§ **MATERIAL PROVIDED**
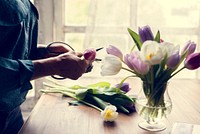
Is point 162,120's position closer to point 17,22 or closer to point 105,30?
point 17,22

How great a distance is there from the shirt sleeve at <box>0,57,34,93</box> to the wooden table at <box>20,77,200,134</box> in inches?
6.2

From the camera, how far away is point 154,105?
3.44 ft

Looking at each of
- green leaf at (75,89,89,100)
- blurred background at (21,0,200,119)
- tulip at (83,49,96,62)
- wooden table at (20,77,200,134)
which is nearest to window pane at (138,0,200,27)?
blurred background at (21,0,200,119)

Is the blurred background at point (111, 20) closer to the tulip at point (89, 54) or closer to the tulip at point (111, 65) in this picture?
the tulip at point (89, 54)

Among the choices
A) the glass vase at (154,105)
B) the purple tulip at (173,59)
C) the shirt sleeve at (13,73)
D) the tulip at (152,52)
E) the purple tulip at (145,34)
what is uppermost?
the purple tulip at (145,34)

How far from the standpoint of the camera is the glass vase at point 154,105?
1036 millimetres

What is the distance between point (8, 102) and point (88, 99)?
1.11 feet

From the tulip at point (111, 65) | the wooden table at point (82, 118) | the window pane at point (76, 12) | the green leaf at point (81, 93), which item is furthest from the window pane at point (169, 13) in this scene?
the tulip at point (111, 65)

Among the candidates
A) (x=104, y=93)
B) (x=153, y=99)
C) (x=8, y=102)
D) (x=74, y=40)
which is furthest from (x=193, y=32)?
(x=8, y=102)

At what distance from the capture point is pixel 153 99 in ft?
3.43

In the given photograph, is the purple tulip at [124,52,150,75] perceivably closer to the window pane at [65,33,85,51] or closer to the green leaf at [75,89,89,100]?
the green leaf at [75,89,89,100]

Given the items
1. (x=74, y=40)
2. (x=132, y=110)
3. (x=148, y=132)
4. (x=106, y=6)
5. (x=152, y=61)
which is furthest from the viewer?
(x=74, y=40)

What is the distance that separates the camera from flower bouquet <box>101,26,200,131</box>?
950 millimetres

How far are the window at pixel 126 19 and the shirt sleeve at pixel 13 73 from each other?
1.09m
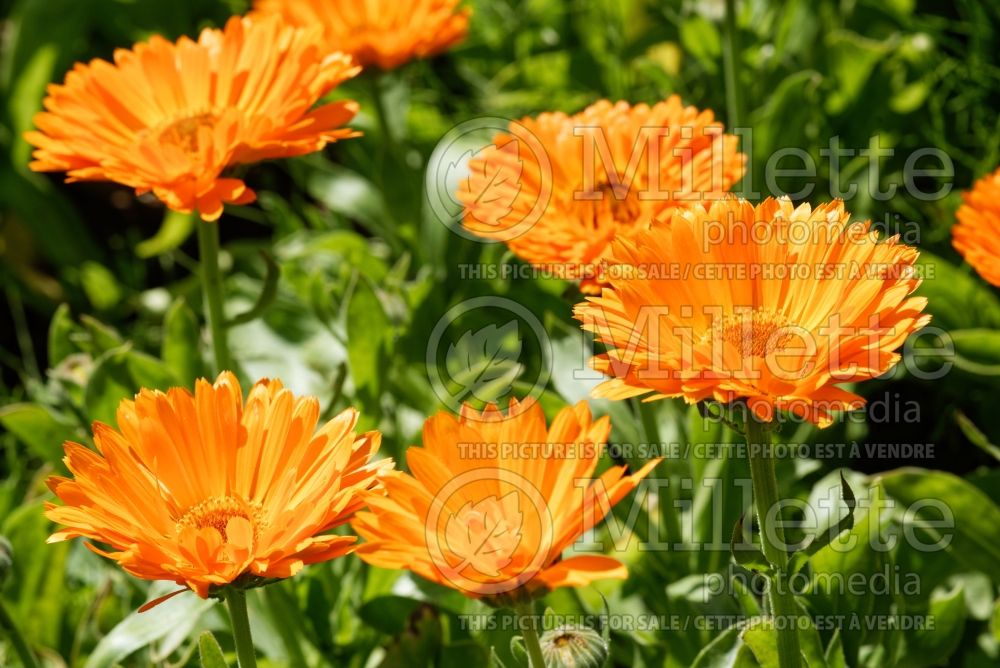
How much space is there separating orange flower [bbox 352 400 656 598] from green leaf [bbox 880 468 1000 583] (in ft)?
2.60

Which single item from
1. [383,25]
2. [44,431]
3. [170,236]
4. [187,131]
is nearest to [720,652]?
[187,131]

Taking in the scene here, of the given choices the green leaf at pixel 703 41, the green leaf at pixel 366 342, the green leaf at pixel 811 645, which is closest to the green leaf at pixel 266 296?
the green leaf at pixel 366 342

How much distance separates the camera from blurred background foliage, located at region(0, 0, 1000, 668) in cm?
218

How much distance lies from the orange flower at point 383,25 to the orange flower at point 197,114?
577 mm

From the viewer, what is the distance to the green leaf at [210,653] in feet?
5.30

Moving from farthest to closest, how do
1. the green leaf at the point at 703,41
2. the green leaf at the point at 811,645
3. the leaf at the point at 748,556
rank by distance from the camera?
the green leaf at the point at 703,41 → the green leaf at the point at 811,645 → the leaf at the point at 748,556

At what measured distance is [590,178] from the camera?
2279 millimetres

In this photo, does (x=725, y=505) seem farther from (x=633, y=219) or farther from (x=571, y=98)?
(x=571, y=98)

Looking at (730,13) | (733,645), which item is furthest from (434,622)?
(730,13)

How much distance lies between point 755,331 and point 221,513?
76cm

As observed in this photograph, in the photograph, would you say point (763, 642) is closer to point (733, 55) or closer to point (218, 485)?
point (218, 485)

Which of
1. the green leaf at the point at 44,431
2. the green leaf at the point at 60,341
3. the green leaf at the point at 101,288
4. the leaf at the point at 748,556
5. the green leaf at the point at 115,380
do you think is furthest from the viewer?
the green leaf at the point at 101,288

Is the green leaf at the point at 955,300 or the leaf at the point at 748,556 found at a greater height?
the green leaf at the point at 955,300

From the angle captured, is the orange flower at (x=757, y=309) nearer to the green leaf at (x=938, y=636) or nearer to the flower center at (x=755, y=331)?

§ **WHAT YOU NEED TO DO**
Can you render every line of the records above as a JSON list of strings, one string per line, with blank lines skipped and the pictures left out?

§ **SOLUTION FOR THIS EXERCISE**
[
  "Is point 162,120's position closer to point 17,22 or closer to point 105,30?",
  "point 17,22",
  "How great a distance is there from the shirt sleeve at <box>0,57,34,93</box> to the wooden table at <box>20,77,200,134</box> in inches?",
  "6.2",
  "From the camera, how far away is point 154,105?",
  "3.44 ft",
  "Looking at each of",
  "- green leaf at (75,89,89,100)",
  "- blurred background at (21,0,200,119)",
  "- tulip at (83,49,96,62)",
  "- wooden table at (20,77,200,134)",
  "which is nearest to window pane at (138,0,200,27)?",
  "blurred background at (21,0,200,119)",
  "Is the blurred background at point (111, 20) closer to the tulip at point (89, 54) or closer to the tulip at point (111, 65) in this picture?",
  "the tulip at point (89, 54)",
  "Among the choices",
  "A) the glass vase at (154,105)",
  "B) the purple tulip at (173,59)",
  "C) the shirt sleeve at (13,73)",
  "D) the tulip at (152,52)",
  "E) the purple tulip at (145,34)",
  "what is uppermost?",
  "the purple tulip at (145,34)",
  "How far from the standpoint of the camera is the glass vase at point 154,105?",
  "1036 millimetres",
  "What is the distance between point (8, 102) and point (88, 99)?",
  "1.11 feet",
  "From the tulip at point (111, 65) | the wooden table at point (82, 118) | the window pane at point (76, 12) | the green leaf at point (81, 93), which item is furthest from the window pane at point (169, 13) in this scene?",
  "the tulip at point (111, 65)",
  "Among the candidates",
  "A) (x=104, y=93)",
  "B) (x=153, y=99)",
  "C) (x=8, y=102)",
  "D) (x=74, y=40)",
  "which is furthest from (x=193, y=32)?",
  "(x=8, y=102)",
  "At what distance from the capture point is pixel 153 99 in ft?",
  "3.43",
  "In the given photograph, is the purple tulip at [124,52,150,75] perceivably closer to the window pane at [65,33,85,51] or closer to the green leaf at [75,89,89,100]?",
  "the green leaf at [75,89,89,100]",
  "Given the items",
  "1. (x=74, y=40)",
  "2. (x=132, y=110)",
  "3. (x=148, y=132)",
  "4. (x=106, y=6)",
  "5. (x=152, y=61)",
  "which is furthest from the viewer?",
  "(x=74, y=40)",
  "What is the distance that separates the camera from flower bouquet <box>101,26,200,131</box>?",
  "950 millimetres",
  "How far are the window at pixel 126 19 and the shirt sleeve at pixel 13 73 from each other?",
  "1.09m",
  "How much space is there separating orange flower [bbox 352 400 656 598] from green leaf [bbox 880 468 1000 583] (in ft)?",
  "2.60",
  "Which single item from",
  "1. [383,25]",
  "2. [44,431]",
  "3. [170,236]",
  "4. [187,131]",
  "is nearest to [720,652]?",
  "[187,131]",
  "Taking in the scene here, of the given choices the green leaf at pixel 703 41, the green leaf at pixel 366 342, the green leaf at pixel 811 645, which is closest to the green leaf at pixel 266 296?",
  "the green leaf at pixel 366 342",
  "How much distance separates the camera from blurred background foliage, located at region(0, 0, 1000, 668) in cm?",
  "218",
  "How much distance lies from the orange flower at point 383,25 to the orange flower at point 197,114?",
  "577 mm",
  "From the viewer, what is the distance to the green leaf at [210,653] in feet?",
  "5.30",
  "Moving from farthest to closest, how do",
  "1. the green leaf at the point at 703,41",
  "2. the green leaf at the point at 811,645",
  "3. the leaf at the point at 748,556",
  "rank by distance from the camera?",
  "the green leaf at the point at 703,41 → the green leaf at the point at 811,645 → the leaf at the point at 748,556",
  "At what measured distance is [590,178] from the camera?",
  "2279 millimetres",
  "In this photo, does (x=725, y=505) seem farther from (x=633, y=219) or farther from (x=571, y=98)?",
  "(x=571, y=98)",
  "Looking at (730,13) | (733,645), which item is furthest from (434,622)?",
  "(730,13)",
  "How much distance lies between point 755,331 and point 221,513?",
  "76cm",
  "As observed in this photograph, in the photograph, would you say point (763, 642) is closer to point (733, 55) or closer to point (218, 485)?",
  "point (218, 485)",
  "Which of",
  "1. the green leaf at the point at 44,431",
  "2. the green leaf at the point at 60,341",
  "3. the green leaf at the point at 101,288",
  "4. the leaf at the point at 748,556",
  "5. the green leaf at the point at 115,380",
  "do you think is furthest from the viewer?",
  "the green leaf at the point at 101,288",
  "Is the green leaf at the point at 955,300 or the leaf at the point at 748,556 found at a greater height?",
  "the green leaf at the point at 955,300",
  "From the angle captured, is the orange flower at (x=757, y=309) nearer to the green leaf at (x=938, y=636) or nearer to the flower center at (x=755, y=331)?"
]